Днем всякое движение замирало. Войска словно исчезали. А ночью все начиналось снова. Из редких сообщений мы знали, что Сталинград по-прежнему держится, бои в городе, и больше ничего. Мы не знали, что вот-вот начнется наступление, хотя командир батареи и говорил, что должны нас снять с охраны, может быть, пошлют на переформирование или в зенитный полк. Ничего этого не случилось. Дни шли за днями. Немцы совсем перестали налетать. Только один раз — было это уже под Новый год, в декабре, — в зону огня завернул явно заблудившийся немецкий транспортник — трехмоторный «Юнкерс-52». Мы сбили его вторым залпом и прыгали, кричали «Ура-а-а!», обнимались, когда он, выметнув желточерный дым, покачнулся, пошел на снижение и грохнул в степь. Там что-то долго чадило и горело.

Сталинградская битва, видимо, кончалась. Неслышная нам отсюда, она чувствовалась во всем. В движении тылов, новых танковых групп, которые теперь шли уже не таясь, днем. В том, как воздух все время гремел от нашей авиации, — прекратились тревоги. А мы перестали менять позиции. В феврале узнали: кончилась! Кончилась битва. Паулюс в плену. Разбита его ударная шестая армия. Спустя неделю мимо нас уже тянулись в тыл грязные, серо-зеленые колонны пленных. Шли и брели жалкие, больные с виду, истощенные привидения, заросшие бородами, замотанные платками. Отдельно шли румыны в лохматых шапках, итальянцы. Не верилось, глядя на них, что еще месяц-другой назад это была сокрушительная сила, неудержимо прущая на восток. Не верилось, что вот эти унылые, хромающие, волочащие ноги люди, в особых, противных нам фуражках, в дрянных серо-зеленых шинелях, погонах с обводкой, — враги, волки, душегубы. Глядела на них, а все стояли в памяти, в глазах картины той бомбежки, убитая Аля с оторванной косой, сестры — девочки, не доехавшие до войны. Серые, бредущие меж снегов под пронзительным ветром колонны. Лайный, чужой, гортанный крик. Командовали пленными их же офицеры. Вдоль обочин на конях красноармейцы-автоматчики. Иногда в колоннах немцев кто-то валился, его поднимали, несли на руках.
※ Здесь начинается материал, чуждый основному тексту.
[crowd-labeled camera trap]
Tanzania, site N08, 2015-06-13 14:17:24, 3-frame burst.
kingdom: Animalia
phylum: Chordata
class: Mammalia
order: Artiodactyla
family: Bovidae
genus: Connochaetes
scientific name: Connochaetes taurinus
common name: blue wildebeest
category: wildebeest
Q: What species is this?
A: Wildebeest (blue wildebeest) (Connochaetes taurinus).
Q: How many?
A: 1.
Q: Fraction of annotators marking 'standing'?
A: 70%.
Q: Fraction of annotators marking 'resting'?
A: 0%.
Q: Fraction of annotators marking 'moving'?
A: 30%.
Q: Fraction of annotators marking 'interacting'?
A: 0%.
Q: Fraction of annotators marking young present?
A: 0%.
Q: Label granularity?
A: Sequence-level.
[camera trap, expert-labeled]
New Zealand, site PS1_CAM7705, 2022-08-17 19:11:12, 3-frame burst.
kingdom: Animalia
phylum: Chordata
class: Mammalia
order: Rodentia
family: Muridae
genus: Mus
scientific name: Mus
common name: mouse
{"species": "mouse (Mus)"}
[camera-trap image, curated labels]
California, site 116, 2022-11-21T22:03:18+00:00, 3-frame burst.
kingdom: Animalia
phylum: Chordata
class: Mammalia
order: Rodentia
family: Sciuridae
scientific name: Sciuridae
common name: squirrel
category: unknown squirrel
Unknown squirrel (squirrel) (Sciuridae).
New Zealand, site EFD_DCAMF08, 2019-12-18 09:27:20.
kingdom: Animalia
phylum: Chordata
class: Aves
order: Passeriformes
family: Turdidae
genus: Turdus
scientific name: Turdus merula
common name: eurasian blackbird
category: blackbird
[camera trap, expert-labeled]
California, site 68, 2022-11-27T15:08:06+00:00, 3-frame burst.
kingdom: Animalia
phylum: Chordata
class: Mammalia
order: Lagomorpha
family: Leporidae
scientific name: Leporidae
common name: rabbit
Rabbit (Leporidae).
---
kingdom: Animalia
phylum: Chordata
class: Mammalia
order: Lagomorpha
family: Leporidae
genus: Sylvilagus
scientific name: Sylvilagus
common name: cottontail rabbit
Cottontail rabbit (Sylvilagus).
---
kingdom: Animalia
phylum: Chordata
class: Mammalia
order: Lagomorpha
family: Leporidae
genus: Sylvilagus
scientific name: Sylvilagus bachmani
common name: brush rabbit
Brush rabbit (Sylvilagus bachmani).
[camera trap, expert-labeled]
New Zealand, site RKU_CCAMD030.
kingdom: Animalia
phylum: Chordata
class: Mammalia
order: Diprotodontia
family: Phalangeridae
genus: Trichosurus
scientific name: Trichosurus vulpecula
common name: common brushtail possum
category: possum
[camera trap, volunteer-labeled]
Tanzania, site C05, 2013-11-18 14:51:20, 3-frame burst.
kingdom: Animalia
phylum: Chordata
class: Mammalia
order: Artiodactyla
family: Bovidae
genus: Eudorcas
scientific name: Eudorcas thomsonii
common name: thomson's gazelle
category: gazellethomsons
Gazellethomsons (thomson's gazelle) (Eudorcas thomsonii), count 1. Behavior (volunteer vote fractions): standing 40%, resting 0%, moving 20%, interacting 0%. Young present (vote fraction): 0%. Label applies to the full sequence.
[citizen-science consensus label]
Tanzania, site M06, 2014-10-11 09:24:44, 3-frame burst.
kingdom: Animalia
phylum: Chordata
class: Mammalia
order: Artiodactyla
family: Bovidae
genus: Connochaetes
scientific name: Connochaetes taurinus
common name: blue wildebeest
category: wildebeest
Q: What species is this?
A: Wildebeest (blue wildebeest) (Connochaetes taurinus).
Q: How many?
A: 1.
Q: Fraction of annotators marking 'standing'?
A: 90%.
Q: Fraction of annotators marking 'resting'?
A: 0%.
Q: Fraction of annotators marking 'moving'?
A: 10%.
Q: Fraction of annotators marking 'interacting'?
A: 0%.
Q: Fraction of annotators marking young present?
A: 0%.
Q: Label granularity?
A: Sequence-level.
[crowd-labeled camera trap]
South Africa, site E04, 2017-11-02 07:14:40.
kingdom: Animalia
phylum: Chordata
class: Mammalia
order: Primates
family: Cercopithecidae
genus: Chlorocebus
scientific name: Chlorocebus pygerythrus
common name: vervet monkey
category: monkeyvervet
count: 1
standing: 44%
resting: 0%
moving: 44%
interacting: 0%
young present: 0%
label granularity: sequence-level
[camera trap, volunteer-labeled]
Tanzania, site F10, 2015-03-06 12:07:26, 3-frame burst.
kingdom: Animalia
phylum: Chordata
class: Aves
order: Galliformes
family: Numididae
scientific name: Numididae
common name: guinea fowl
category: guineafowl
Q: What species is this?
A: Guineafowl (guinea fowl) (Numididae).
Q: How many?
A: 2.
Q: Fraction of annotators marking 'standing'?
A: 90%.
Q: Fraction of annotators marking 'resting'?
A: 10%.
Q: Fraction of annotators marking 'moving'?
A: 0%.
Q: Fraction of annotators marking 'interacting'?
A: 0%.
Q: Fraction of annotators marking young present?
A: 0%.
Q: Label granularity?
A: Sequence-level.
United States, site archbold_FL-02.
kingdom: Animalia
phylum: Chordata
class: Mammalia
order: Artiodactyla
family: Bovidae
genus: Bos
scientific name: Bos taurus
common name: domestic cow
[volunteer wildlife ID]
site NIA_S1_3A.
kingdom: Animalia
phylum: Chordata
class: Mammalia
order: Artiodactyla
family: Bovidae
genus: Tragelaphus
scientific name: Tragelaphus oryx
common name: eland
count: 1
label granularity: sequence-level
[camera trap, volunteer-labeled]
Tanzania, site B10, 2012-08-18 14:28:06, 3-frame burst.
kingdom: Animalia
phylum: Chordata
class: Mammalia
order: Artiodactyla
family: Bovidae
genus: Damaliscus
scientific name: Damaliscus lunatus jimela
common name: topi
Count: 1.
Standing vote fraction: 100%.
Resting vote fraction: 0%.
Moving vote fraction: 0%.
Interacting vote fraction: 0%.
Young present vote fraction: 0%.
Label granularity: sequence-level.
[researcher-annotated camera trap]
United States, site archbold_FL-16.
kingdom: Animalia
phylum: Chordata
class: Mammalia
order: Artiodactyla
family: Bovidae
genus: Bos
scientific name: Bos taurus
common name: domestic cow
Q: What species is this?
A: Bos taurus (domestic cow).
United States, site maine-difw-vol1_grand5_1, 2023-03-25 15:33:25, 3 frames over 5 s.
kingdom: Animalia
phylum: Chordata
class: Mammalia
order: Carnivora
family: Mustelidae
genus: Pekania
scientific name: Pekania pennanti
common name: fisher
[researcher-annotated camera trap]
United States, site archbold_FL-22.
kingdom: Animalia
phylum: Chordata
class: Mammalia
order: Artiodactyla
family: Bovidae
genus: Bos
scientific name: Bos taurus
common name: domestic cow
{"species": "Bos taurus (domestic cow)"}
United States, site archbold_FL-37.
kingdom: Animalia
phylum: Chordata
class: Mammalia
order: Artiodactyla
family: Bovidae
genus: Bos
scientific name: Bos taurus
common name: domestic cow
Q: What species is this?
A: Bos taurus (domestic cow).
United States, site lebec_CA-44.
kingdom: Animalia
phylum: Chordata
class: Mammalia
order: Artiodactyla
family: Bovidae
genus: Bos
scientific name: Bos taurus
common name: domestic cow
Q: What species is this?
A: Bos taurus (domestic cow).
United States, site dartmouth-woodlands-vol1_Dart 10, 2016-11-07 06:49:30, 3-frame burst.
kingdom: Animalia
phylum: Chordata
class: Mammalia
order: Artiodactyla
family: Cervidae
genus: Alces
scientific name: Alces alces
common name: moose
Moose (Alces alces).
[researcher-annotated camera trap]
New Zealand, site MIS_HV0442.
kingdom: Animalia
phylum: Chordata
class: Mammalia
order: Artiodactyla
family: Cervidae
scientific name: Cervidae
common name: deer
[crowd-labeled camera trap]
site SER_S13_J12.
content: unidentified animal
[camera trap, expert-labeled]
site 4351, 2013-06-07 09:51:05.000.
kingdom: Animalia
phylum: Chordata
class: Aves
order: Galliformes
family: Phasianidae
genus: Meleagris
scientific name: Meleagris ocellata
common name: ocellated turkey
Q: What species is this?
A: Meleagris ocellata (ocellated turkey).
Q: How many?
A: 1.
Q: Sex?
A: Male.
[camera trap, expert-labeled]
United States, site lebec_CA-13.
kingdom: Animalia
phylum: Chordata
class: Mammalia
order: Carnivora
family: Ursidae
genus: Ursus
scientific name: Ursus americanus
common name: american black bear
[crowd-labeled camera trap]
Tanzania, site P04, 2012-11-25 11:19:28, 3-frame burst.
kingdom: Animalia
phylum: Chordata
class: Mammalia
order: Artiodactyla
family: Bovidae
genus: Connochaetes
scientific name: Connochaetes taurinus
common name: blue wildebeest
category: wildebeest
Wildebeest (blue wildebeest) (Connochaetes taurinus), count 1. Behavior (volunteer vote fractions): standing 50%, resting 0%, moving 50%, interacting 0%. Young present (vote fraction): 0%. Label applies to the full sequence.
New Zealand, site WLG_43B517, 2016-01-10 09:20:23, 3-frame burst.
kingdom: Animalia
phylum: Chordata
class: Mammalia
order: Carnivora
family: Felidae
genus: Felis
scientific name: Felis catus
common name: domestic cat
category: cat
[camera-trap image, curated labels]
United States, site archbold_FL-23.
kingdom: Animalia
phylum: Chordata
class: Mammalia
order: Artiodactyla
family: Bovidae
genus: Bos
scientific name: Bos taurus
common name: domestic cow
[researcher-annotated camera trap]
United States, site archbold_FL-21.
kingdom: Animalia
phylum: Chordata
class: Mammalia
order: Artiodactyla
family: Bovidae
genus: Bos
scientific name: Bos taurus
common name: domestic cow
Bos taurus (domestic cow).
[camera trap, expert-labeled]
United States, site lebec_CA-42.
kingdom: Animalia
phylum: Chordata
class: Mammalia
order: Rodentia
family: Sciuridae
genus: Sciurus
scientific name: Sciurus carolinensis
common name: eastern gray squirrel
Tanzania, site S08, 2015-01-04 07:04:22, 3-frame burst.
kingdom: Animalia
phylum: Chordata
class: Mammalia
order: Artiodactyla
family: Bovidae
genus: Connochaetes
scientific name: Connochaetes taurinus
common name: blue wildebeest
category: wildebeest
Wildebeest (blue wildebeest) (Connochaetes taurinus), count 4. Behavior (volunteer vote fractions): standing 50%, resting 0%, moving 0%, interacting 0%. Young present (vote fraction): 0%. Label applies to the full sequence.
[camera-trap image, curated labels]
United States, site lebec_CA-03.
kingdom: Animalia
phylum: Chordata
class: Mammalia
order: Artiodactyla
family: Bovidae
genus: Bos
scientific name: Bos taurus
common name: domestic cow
Наша батарея высыпала смотреть, и пленные, проходя мимо, таращились, иные пытались улыбаться. Слышалось: «Хо-о, вайбе… Вайбе… Фраузольдат… Русмаша…»

Больше всего эти пленные походили на огромные разоруженные шайки разбойников, грабителей — меньше всего напоминали солдат.

И, глядя на это многодневное шествие, поражаясь ему, я думала: «Война должна кончиться. Неужели немцы не понимают — они проиграли ее с самого начала, с того первого дня..» И еще понимала, что я не вложила в эту грядущую и, наверное, скорую уже победу своей лепты, своих сил. Слишком спокойной казалась мне теперь жизнь на батарее, я чувствовала, многие были этим довольны, но сама постоянно ощущала себя словно бы лишней.